So how important is LiveMigration/VMotion now?

One of Microsoft’s big marketing statements I’ve heard several times is that LiveMigration wasn’t that important since clients don’t change when they do work on hardware even with LiveMigration.   I’ll cover why this in depth on why this is a flawed thought for an enterprise company in a future blog entry.

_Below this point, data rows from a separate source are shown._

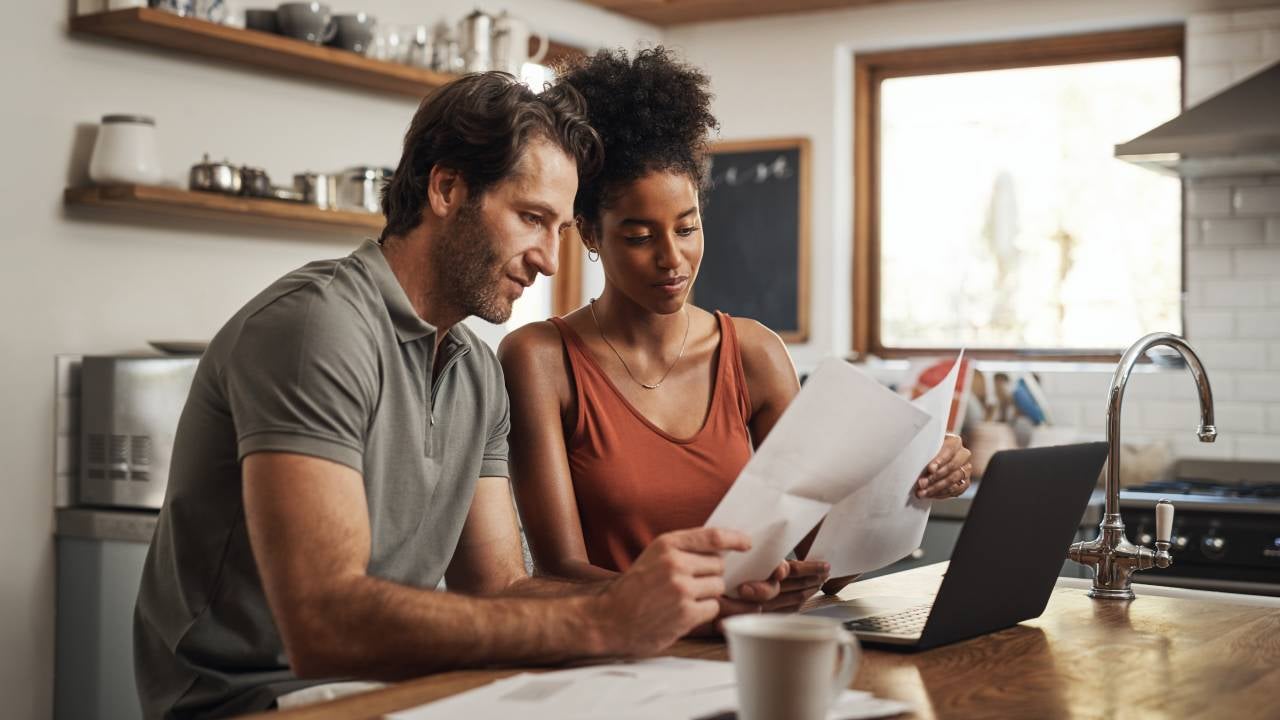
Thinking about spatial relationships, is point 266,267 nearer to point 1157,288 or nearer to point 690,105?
point 690,105

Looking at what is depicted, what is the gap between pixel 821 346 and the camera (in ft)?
16.8

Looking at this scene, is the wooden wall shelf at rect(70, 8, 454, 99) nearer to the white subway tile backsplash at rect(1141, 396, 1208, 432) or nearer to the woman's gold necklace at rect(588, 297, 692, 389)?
the woman's gold necklace at rect(588, 297, 692, 389)

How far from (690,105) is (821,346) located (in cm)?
309

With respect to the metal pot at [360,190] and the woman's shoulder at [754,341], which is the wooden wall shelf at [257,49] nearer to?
the metal pot at [360,190]

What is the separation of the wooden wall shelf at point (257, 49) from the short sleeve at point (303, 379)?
203 centimetres

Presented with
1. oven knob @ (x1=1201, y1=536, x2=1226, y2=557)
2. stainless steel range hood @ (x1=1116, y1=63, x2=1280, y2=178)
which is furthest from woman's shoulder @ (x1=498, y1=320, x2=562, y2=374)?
stainless steel range hood @ (x1=1116, y1=63, x2=1280, y2=178)

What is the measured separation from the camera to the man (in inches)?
54.2

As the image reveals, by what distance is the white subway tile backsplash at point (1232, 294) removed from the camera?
171 inches

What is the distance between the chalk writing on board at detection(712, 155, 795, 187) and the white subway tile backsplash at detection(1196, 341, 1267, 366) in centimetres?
158

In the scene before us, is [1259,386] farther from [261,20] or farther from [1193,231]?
[261,20]

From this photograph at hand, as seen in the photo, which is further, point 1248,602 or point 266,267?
point 266,267

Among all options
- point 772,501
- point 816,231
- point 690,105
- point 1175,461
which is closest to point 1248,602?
point 772,501

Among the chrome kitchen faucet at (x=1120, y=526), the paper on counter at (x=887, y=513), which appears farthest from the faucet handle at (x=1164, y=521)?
the paper on counter at (x=887, y=513)

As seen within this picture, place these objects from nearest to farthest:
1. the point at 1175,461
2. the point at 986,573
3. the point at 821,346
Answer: the point at 986,573 < the point at 1175,461 < the point at 821,346
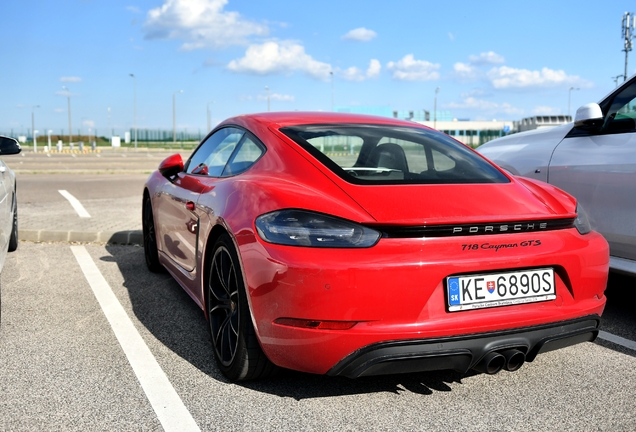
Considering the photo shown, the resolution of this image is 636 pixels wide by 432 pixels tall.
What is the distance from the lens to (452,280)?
263cm

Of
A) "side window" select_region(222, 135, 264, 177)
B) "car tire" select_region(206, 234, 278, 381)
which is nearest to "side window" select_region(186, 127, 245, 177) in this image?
"side window" select_region(222, 135, 264, 177)

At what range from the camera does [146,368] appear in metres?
3.36

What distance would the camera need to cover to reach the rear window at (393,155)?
10.3 feet

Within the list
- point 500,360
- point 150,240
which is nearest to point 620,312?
point 500,360

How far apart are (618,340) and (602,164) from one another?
1240 mm

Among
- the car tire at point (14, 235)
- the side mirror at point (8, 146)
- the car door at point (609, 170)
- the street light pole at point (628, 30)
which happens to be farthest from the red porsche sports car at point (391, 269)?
the street light pole at point (628, 30)

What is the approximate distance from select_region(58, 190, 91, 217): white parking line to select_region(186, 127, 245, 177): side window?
5168mm

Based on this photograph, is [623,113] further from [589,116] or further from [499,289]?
[499,289]

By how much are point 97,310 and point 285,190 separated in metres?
2.31

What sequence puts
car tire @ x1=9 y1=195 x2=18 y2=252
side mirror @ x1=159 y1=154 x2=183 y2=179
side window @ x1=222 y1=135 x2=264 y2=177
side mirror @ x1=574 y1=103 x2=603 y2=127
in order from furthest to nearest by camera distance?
car tire @ x1=9 y1=195 x2=18 y2=252 → side mirror @ x1=159 y1=154 x2=183 y2=179 → side mirror @ x1=574 y1=103 x2=603 y2=127 → side window @ x1=222 y1=135 x2=264 y2=177

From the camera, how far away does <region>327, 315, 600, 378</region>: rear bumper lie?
8.42 ft

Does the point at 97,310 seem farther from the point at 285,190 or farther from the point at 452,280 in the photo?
the point at 452,280

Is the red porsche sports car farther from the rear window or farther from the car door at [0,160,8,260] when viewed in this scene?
the car door at [0,160,8,260]

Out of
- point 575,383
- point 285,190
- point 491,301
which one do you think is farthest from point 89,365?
point 575,383
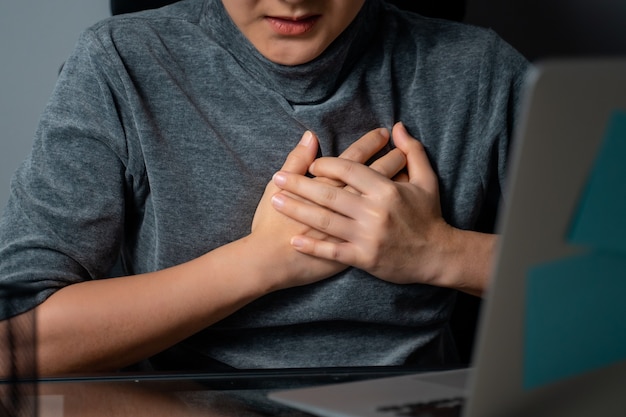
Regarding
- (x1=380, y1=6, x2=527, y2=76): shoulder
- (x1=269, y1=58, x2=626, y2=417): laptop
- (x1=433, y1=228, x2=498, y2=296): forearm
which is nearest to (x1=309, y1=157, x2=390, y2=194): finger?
(x1=433, y1=228, x2=498, y2=296): forearm

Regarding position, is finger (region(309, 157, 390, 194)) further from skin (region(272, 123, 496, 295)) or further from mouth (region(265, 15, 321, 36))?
mouth (region(265, 15, 321, 36))

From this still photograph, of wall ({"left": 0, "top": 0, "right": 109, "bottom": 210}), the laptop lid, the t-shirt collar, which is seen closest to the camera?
the laptop lid

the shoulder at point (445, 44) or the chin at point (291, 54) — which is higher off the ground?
the shoulder at point (445, 44)

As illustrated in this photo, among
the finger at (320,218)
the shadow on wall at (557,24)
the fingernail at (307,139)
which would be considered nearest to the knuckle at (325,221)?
the finger at (320,218)

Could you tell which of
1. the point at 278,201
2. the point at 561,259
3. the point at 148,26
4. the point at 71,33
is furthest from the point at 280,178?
the point at 71,33

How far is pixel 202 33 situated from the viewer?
3.33ft

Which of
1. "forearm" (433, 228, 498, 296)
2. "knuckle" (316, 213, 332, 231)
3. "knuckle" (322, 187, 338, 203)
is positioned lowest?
"forearm" (433, 228, 498, 296)

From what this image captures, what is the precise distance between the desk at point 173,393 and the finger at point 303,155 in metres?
0.27

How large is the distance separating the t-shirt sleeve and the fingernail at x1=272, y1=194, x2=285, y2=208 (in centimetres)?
18

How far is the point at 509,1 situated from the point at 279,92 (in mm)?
670

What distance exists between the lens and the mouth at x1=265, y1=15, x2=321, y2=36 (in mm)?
910

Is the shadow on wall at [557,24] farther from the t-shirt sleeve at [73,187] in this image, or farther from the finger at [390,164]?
the t-shirt sleeve at [73,187]

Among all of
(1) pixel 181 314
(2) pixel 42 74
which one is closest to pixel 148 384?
(1) pixel 181 314

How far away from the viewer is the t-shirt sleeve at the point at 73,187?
91cm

Along comes a critical use case this past week.  MS08-67 came out and threw most companies I know of into some serious chaos while they rolled this patch out ASAP.  Now this one does impact any Windows OS including Server Core.   Anyone that would be using Hyper-V would obviously be affected right now.    Let’s walk through trying to deploy this for 120 Hyper-V hosts with Quick Migration (which causes a service interruption) as fast as humanly possible with business buy-off to do this ASAP outside of Maintenance Zones.  Lets assume we are talking about a patch that ONLY affect Virtualization Hosts (I know I know.. not realistic with Hyper-V, bear with me).

Hyper-V Scenario with Quick Migration:

Assumptions to setup:

6 people * 4 Hosts per person per hour gives us roughly 24 hosts and their fail-over pair getting updated each hour and a half.   240 hosts divided by 24 gives us 10 hours to do all these migrations at a rush with a staggered patch start time by about 7 mins for each server.  Also each person is perfect in their execution.  That’s not unreasonable considering connect time to console and login times.

This doesn’t take into account the issues with the business units that are dependent on your services:

VMware Scenario with DRS & VMotion:

I have been able to do a full rushed patch deployment like this in my environment with an average of 30 Servers per Host in about 6 hours by myself.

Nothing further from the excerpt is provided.